▸ **What you will do**
a: Rewrite the outdoor kitchens passage starting with "In 2014, Chris" and going on through "of year-round business.", changing "huge" to "very popular".
b: Resume the outdoor kitchens passage from its final sentence onward.

▸ **Given passage**
++++++
In 2014, Chris Papageorge, outdoor specialist at family-run Atherton Appliance & Kitchens, with two locations in the San Francisco area, began offering Kalamazoo Gourmet modular outdoor kitchens. “In Southern California, outdoor kitchens are huge, but here in northern California, the concept is not as prevalent,” he says. The category has taken off and turned into a significant source of year-round business.

“We were busy in January, February and March working with architects, designers and other specifiers, and we were busy in September, October and November delivering outdoor kitchens before the holidays,” he says. “They have really extended our sales season. We dedicated 1,000 sq. ft. of showroom space to outdoor kitchens, and have put a big push behind them in the last year.”

Papageorge says, besides a built-in gas grill, customers want power sideburners, storage doors and drawers and, increasingly, beverage centers, countertop pizza ovens, and sinks. What’s not been popular: charcoal kamado grills, and high-tech, digital “smart” grills.
++++++
▸ **Dataset**

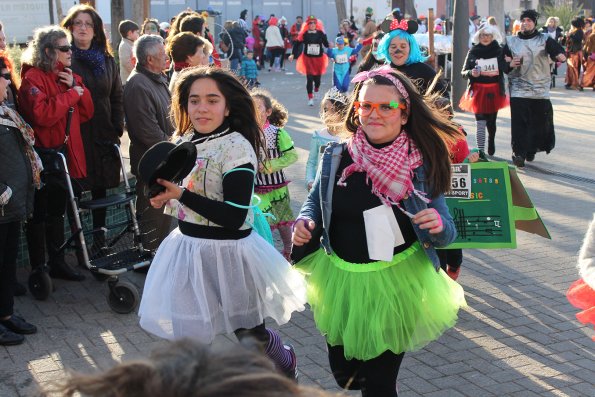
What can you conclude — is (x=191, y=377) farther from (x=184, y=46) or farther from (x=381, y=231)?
(x=184, y=46)

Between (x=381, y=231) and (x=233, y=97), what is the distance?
1.05 meters

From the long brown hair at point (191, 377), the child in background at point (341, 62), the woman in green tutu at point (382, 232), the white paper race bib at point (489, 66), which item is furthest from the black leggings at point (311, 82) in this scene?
the long brown hair at point (191, 377)

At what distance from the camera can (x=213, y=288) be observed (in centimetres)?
428

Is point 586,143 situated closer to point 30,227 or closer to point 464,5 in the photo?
point 464,5

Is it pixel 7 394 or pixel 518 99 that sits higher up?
pixel 518 99

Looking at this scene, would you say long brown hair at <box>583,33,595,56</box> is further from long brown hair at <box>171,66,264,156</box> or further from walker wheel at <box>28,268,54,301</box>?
long brown hair at <box>171,66,264,156</box>

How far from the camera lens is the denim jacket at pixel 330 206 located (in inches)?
153

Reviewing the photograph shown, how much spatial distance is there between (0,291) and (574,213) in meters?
5.86

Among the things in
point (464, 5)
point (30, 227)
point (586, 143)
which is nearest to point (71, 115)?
point (30, 227)

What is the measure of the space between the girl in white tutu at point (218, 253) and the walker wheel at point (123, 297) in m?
1.81

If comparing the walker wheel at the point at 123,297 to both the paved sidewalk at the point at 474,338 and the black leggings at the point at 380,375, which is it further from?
the black leggings at the point at 380,375

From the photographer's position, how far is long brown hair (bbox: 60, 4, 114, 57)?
695 centimetres

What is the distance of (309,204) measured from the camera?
411 cm

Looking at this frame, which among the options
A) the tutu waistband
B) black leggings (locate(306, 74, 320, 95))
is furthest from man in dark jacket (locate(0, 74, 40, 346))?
black leggings (locate(306, 74, 320, 95))
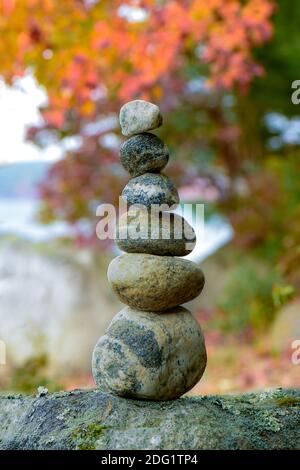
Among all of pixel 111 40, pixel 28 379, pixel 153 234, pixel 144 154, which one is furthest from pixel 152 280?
pixel 111 40

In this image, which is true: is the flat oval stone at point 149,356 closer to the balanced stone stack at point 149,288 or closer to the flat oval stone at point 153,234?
the balanced stone stack at point 149,288

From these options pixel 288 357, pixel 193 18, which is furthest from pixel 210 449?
pixel 288 357

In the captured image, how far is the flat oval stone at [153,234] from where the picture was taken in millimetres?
2963

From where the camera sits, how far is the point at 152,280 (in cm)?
290

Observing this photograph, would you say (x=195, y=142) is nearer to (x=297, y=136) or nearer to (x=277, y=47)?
(x=277, y=47)

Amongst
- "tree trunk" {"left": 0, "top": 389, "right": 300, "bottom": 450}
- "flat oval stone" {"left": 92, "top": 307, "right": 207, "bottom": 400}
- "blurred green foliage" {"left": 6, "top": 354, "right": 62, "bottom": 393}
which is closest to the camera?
"tree trunk" {"left": 0, "top": 389, "right": 300, "bottom": 450}

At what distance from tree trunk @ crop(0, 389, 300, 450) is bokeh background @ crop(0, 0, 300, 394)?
1213 mm

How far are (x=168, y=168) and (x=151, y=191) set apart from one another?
675 centimetres

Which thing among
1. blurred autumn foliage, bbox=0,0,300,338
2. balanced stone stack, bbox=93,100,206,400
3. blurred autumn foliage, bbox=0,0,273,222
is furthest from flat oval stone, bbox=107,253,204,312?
blurred autumn foliage, bbox=0,0,273,222

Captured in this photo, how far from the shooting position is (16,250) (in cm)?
810

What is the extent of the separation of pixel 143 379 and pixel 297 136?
11243 millimetres

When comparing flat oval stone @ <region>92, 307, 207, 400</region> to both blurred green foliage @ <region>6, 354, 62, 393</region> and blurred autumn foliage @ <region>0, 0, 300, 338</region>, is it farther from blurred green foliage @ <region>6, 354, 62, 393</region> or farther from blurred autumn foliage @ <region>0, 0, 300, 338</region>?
blurred green foliage @ <region>6, 354, 62, 393</region>

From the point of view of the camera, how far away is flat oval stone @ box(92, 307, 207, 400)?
9.32 ft

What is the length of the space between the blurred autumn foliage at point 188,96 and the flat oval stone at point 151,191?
134 cm
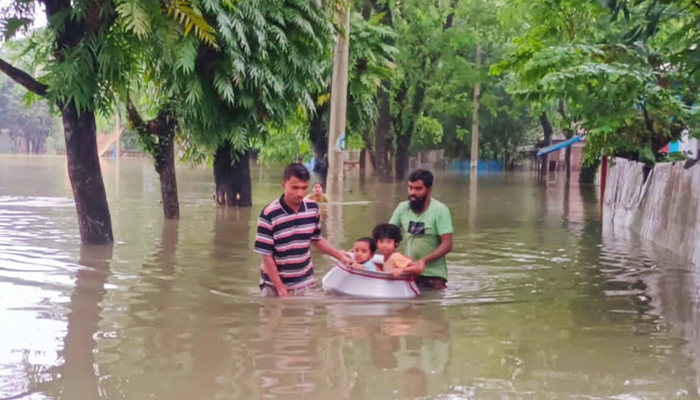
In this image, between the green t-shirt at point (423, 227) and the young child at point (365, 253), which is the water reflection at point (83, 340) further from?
the green t-shirt at point (423, 227)

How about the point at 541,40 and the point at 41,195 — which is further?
the point at 41,195

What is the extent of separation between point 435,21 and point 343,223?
1976 centimetres

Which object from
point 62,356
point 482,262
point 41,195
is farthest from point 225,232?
point 41,195

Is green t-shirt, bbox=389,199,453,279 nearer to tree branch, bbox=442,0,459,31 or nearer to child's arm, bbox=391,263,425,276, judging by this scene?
child's arm, bbox=391,263,425,276

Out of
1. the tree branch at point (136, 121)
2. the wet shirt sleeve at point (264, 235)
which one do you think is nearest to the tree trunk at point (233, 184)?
the tree branch at point (136, 121)

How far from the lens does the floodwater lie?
5.70 meters

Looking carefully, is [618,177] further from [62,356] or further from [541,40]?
[62,356]

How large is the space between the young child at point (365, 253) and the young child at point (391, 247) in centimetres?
12

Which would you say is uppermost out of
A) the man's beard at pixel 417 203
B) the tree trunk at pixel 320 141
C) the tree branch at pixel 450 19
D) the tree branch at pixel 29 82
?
the tree branch at pixel 450 19

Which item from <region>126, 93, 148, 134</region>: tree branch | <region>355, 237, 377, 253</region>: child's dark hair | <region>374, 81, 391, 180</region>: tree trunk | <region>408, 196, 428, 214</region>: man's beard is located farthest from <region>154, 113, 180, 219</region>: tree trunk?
<region>374, 81, 391, 180</region>: tree trunk

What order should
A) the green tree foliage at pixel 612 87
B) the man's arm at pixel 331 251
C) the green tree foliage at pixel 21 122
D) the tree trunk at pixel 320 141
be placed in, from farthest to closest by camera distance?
the green tree foliage at pixel 21 122
the tree trunk at pixel 320 141
the green tree foliage at pixel 612 87
the man's arm at pixel 331 251

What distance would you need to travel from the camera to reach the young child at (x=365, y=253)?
8.63m

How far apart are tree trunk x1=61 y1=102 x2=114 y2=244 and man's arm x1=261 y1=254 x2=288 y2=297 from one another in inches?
229

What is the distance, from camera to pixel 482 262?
40.9 ft
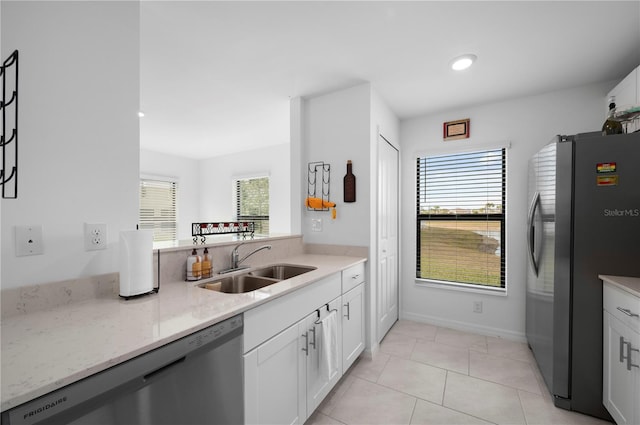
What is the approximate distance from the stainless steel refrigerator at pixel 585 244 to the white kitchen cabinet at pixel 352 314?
++++++
▸ **Answer list**
a:
In 2014, Chris Papageorge, outdoor specialist at family-run Atherton Appliance & Kitchens, with two locations in the San Francisco area, began offering Kalamazoo Gourmet modular outdoor kitchens. “In Southern California, outdoor kitchens are very popular, but here in northern California, the concept is not as prevalent,” he says. The category has taken off and turned into a significant source of year-round business.

b:
The retailer is big on creating “Product Education Experiences,” small-group personalized education sessions to teach customers how to use products, even providing steaks, salmon and vegetables for test drives. “The sessions involve cooking and tasting, but we don’t use the word ‘demo,’” Papageorge says. “That has a Costco connotation. We’re not just about lining up for a free sample, but about creating an experience.”

The appliance retailer expects another good year in 2017, with continued growth in outdoor kitchen sales as part of home-renovation projects. They will also be offering more cooking classes, team-building programs, and charitable events. They will add a wood-burning oven display to the showroom, and an outdoor display space for outdoor kitchens and to host classes and events.